Another way to reproduce it is as follows: take a very large database (100+ million rows), and execute an ALTER TABLE statement on it (e.g. convert a char column to a varchar). See your log file blow up in hunderds of megs or even gigabytes per second. Again, while this is happening, you SSMS will not be able to give you the database size because it's changing too fast to be accurate.

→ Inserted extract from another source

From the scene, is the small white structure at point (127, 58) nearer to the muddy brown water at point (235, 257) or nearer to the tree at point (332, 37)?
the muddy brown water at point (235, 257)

Needless to say, please don't try this on live servers. :)

1

Just came across this and from a trace, apparently this got blocked by an INDEX REBUILD operation that was running

My specific error was

Property SpaceAvailable is not available for Database '[dbOverwatch]'. This property may not exist for this object, or may not be retrievable due to insufficient access rights. (Microsoft.SqlServer.Smo)

SELECT
(SELECT SUM(CAST(df.size as float)) FROM sys.database_files AS df WHERE df.type in ( 0, 2, 4 ) ) AS [DbSize],
(SUM(a.total_pages) + (SELECT ISNULL(SUM(CAST(df.size as bigint)), 0) FROM sys.database_files AS df WHERE df.type = 2 )) AS [SpaceUsed]
FROM
sys.partitions p join sys.allocation_units a on p.partition_id = a.container_id left join sys.internal_tables it on p.object_id = it.object_id

It must have a very low timeout value, but maybe you can check if you have anything getting blocked when you try to access the properties

1
  • Interesting. I’ll test that.
    – Peter
    Commented Nov 2, 2018 at 15:01
0

I get this error message during deployment of a SQL Server database tools solution against the database (on SQL Server 2008 R2). After the deployment finishes, the error is gone. It's a little nasty because neither is the DB in Single User mode or readonly (of corse not) or anything else indicating the reason.